A mediados del siglo pasado España era un país pobre que tenía problemas muy parecidos a los nuestros: desigualdad social, predominio del latifundio, clientelismo en el sistema político, subdesarrollo de la economía, falta de una red ferroviaria y una Iglesia católica cerrera y metida en la política. Las épocas de grandeza también marcan para siempre a los pueblos que vivieron en ellas y tal vez por eso España seguía anclada en su pasado premoderno, como añorando el imperio perdido. Tan distinta era España de sus vecinos del norte que Pío Baroja decía que Europa terminaba en los Pirineos.

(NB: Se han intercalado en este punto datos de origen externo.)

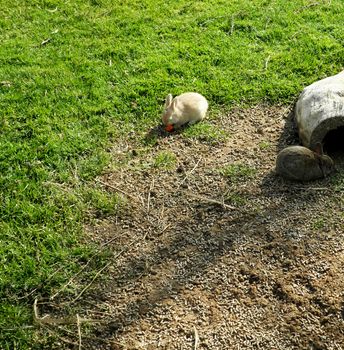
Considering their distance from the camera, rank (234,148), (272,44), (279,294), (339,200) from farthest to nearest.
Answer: (272,44)
(234,148)
(339,200)
(279,294)

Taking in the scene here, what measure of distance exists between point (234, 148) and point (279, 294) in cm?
188

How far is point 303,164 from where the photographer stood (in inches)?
184

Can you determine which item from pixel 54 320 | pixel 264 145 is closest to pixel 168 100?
pixel 264 145

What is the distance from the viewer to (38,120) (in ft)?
18.5

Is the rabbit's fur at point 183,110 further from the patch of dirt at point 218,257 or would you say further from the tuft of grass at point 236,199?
the tuft of grass at point 236,199

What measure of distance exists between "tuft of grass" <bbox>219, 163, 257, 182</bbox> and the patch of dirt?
0.6 inches

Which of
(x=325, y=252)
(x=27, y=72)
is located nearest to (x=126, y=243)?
(x=325, y=252)

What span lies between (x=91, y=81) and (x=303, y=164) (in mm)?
2870

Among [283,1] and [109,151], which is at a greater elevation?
[283,1]

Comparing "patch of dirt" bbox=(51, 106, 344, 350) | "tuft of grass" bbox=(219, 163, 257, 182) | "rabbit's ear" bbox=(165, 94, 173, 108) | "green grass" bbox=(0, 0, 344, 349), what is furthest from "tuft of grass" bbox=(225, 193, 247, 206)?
"rabbit's ear" bbox=(165, 94, 173, 108)

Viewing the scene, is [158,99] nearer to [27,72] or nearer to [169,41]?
[169,41]

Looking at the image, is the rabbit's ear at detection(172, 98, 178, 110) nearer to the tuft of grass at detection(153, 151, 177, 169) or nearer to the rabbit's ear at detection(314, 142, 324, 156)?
the tuft of grass at detection(153, 151, 177, 169)

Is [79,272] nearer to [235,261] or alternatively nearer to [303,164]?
[235,261]

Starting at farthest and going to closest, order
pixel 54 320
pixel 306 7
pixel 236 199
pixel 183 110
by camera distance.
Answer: pixel 306 7 → pixel 183 110 → pixel 236 199 → pixel 54 320
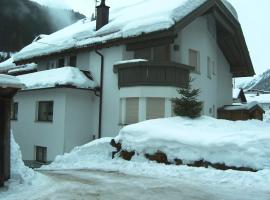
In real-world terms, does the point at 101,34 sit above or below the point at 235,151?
above

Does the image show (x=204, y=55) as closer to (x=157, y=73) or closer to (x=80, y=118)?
(x=157, y=73)

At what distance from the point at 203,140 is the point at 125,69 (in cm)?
825

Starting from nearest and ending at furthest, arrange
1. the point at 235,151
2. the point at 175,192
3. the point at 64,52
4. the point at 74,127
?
1. the point at 175,192
2. the point at 235,151
3. the point at 74,127
4. the point at 64,52

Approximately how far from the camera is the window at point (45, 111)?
74.8 feet

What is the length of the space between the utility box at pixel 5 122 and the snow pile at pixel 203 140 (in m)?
5.71

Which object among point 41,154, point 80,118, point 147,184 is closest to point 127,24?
point 80,118

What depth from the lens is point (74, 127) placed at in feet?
70.6

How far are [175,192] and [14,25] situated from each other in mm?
43019

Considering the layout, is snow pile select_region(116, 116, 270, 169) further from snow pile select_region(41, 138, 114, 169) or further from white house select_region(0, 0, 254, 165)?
white house select_region(0, 0, 254, 165)

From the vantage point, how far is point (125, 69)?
19891 mm

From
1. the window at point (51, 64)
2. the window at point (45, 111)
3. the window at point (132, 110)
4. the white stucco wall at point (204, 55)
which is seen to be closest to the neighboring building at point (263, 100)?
the white stucco wall at point (204, 55)

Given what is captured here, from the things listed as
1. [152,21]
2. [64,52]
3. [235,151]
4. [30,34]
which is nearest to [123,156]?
[235,151]

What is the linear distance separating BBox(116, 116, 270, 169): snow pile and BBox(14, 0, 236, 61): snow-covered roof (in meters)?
5.52

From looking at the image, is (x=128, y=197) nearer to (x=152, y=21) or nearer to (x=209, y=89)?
(x=152, y=21)
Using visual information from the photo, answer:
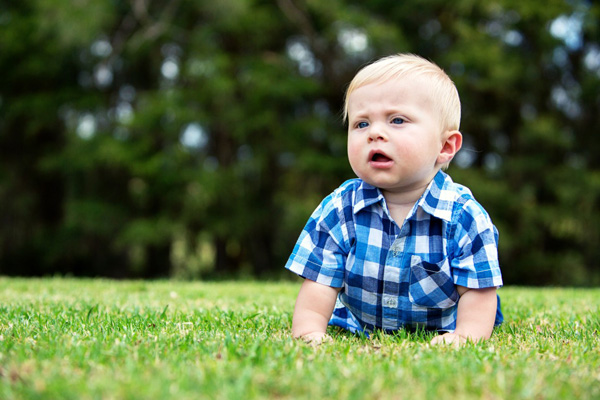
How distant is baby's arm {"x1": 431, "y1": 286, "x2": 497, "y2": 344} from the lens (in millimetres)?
2598

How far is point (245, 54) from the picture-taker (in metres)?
13.7

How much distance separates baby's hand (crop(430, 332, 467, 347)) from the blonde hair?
92cm

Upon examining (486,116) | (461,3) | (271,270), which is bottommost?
(271,270)

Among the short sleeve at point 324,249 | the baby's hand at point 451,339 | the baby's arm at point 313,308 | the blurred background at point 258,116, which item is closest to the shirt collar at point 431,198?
the short sleeve at point 324,249

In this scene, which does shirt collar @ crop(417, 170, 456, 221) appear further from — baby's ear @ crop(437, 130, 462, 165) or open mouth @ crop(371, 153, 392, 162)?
open mouth @ crop(371, 153, 392, 162)

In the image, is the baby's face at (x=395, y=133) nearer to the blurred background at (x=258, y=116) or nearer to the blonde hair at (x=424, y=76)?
the blonde hair at (x=424, y=76)

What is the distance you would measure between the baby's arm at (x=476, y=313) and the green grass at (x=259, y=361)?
9 centimetres

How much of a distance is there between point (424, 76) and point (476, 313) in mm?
1058

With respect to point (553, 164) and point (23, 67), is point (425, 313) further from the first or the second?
point (23, 67)

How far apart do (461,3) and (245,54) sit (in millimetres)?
4796

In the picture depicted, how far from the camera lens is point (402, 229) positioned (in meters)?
2.68

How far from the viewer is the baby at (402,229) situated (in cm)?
261

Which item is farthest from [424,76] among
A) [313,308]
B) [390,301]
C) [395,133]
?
[313,308]

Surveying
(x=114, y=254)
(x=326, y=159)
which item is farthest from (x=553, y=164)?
(x=114, y=254)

Hoy España es otra cosa: un país con una economía desarrollada, una sociedad vibrante y pacífica, con indicadores de pluralismo y libertad elevadísimos, y plenamente incorporada a la comunidad europea. El domingo pasado hubo elecciones generales para escoger a los miembros del Congreso de los Diputados y del Senado. La participación electoral fue de más del 70 % y los resultados desalentaron a los partidos extremistas. De otra parte, España acaba de asumir la presidencia de la Unión Europea, un continente que quizás nunca estuvo tan unido como ahora.

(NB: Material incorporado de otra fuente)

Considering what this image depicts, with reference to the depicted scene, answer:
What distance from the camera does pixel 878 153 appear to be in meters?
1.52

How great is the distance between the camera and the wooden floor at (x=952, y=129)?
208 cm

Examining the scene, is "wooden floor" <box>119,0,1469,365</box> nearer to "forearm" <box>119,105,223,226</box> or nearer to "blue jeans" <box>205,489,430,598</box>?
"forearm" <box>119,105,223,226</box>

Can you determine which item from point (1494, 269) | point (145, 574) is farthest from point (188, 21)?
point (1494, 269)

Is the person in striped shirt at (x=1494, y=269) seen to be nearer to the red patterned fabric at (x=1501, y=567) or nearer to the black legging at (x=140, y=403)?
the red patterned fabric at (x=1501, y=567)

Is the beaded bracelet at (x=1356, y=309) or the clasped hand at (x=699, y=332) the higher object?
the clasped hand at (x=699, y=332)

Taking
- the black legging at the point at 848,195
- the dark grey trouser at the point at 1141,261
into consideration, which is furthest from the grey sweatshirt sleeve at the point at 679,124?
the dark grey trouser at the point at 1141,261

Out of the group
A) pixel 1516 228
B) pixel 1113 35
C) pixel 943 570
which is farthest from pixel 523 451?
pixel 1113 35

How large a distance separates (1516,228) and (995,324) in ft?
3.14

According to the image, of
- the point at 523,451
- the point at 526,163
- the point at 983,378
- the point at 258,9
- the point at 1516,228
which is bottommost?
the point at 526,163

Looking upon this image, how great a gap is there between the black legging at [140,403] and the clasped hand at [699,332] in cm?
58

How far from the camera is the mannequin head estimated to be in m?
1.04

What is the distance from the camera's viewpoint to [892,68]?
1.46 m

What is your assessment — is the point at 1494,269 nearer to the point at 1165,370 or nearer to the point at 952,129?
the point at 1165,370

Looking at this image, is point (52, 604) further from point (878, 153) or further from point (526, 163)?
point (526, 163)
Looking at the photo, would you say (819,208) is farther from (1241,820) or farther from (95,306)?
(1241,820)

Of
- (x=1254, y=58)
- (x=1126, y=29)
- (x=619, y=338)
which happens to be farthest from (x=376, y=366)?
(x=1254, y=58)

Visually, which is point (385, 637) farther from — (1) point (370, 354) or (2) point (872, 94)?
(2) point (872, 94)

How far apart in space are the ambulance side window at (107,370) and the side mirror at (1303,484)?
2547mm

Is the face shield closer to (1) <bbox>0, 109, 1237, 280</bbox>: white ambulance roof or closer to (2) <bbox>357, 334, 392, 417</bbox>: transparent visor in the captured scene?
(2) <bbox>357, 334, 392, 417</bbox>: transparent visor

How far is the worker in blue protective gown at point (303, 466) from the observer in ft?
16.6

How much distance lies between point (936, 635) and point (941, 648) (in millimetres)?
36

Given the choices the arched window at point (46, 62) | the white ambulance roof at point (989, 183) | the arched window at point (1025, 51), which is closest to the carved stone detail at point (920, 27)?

Los pueblos, como las personas, tienen que escoger con quién entablar relaciones preferenciales. Si de eso se trata, Europa me parece un mejor aliado que los Estados Unidos. A pesar de todos sus problemas, en el Viejo Continente todavía encontramos algo de los valores humanistas que tanto echamos de menos en nuestro poderoso vecino del norte. Más importante que eso es el hecho de que España, un país que habla nuestra lengua y comparte o al menos entiende nuestra cultura, es la puerta de entrada que tenemos a Europa y es la puerta de entrada de los europeos a América Latina. Con los Estados Unidos, en cambio, no tenemos esa puerta ni nada semejante. La migración latinoamericana en España es una fortuna para ambas partes porque, a diferencia de lo que ocurre en otros países, como por ejemplo Francia, se inserta naturalmente en la sociedad, sin despertar, en términos generales, tensiones lingüísticas, religiosas o culturales.

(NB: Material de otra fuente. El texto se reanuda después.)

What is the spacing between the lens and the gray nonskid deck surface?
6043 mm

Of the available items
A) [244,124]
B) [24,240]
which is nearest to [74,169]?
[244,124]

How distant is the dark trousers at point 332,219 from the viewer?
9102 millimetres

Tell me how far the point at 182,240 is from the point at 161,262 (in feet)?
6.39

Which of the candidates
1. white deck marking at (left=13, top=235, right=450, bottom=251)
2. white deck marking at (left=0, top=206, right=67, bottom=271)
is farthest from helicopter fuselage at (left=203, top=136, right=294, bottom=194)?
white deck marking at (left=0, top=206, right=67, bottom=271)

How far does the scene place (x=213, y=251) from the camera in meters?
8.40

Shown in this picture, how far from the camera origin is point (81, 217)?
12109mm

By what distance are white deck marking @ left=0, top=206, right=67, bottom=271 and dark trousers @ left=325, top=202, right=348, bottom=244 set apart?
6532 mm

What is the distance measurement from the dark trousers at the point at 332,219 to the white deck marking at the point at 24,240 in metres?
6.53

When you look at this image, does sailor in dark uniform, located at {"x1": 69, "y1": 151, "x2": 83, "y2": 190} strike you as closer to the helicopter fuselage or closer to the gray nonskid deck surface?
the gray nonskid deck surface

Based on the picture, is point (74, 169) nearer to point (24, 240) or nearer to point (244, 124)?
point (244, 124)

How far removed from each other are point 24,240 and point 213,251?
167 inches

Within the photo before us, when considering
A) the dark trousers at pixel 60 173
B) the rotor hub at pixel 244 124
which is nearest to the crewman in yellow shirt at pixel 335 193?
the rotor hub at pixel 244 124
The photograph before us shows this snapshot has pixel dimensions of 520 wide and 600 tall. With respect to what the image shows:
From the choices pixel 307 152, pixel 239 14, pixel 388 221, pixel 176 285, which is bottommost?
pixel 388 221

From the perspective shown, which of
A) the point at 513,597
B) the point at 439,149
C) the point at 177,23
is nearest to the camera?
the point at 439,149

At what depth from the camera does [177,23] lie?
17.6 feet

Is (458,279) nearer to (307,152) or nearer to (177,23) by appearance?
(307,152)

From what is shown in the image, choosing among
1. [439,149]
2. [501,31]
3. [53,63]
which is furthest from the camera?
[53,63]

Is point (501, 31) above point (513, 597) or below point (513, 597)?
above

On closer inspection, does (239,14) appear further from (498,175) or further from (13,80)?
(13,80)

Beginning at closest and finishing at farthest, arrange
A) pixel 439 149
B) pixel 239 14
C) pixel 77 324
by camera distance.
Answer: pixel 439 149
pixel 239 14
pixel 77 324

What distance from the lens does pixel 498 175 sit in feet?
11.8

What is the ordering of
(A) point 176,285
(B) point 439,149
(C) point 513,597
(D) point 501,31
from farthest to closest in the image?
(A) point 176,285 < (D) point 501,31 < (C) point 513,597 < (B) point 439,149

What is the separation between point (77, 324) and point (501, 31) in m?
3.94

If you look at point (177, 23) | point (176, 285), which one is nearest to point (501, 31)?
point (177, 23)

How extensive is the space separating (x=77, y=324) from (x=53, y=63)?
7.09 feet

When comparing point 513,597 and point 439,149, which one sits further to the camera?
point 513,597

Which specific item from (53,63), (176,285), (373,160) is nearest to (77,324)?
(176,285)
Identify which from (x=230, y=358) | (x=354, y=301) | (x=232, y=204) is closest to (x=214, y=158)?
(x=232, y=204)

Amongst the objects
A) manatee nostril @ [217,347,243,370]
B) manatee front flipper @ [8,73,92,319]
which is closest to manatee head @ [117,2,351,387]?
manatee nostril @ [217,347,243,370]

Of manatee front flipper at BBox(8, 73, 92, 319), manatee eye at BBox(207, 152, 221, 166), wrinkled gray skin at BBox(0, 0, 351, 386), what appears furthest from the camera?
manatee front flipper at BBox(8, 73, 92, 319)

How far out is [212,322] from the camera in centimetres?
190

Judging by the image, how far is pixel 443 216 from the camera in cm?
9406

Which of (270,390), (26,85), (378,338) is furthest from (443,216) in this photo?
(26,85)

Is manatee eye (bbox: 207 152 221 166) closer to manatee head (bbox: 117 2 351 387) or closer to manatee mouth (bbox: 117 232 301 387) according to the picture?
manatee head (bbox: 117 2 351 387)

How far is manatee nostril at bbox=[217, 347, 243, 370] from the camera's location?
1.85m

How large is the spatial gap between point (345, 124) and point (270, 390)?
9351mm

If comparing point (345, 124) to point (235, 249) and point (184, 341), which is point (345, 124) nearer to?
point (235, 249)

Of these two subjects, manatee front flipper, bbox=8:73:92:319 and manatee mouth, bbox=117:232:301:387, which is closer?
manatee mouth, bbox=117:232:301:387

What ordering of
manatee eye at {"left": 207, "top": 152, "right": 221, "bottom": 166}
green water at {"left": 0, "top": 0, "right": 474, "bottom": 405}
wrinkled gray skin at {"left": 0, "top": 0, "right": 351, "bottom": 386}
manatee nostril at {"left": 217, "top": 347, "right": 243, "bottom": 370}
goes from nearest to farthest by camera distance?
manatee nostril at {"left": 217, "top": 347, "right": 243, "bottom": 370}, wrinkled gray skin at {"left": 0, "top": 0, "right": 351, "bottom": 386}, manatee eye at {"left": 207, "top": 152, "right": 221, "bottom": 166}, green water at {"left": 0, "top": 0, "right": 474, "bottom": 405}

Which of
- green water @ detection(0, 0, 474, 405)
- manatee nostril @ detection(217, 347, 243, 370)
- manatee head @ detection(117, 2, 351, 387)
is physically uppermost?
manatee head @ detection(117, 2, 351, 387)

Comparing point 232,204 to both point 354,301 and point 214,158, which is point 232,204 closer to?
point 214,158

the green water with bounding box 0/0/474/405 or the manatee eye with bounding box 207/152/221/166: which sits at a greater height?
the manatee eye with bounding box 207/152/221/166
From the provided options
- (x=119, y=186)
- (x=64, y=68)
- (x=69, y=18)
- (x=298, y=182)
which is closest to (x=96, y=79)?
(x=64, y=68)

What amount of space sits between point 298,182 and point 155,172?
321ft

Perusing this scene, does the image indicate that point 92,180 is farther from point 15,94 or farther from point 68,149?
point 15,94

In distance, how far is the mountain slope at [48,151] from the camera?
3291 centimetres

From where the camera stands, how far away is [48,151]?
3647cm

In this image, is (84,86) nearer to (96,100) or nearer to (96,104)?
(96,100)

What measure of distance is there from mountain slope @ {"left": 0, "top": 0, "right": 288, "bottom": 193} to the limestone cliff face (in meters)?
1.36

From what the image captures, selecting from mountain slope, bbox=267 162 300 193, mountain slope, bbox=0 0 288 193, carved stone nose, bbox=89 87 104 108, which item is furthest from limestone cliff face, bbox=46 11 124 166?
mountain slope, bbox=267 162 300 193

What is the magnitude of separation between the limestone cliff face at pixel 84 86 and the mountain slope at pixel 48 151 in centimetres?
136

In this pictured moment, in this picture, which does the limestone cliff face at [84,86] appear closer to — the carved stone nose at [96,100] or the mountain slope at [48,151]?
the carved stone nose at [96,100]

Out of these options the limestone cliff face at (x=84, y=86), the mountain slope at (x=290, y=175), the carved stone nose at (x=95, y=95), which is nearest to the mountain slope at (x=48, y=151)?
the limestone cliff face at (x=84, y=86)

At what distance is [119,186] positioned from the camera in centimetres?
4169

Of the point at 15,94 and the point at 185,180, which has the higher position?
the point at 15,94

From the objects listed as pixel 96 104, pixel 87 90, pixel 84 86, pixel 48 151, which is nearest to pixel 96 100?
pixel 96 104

Por estas y otras razones creo que deberíamos recomponer nuestros afectos con España. Nada de eso implica desconocer nuestras diferencias ni olvidar algunos estragos del legado colonial. Lo que digo es que la malquerencia actual no tiene justificación y que deberíamos valorar todo lo que nos une, empezando por la lengua y la literatura. La patria es la lengua, dijo alguna vez Albert Camus y esa lengua-patria se parece mucho a la madre-patria.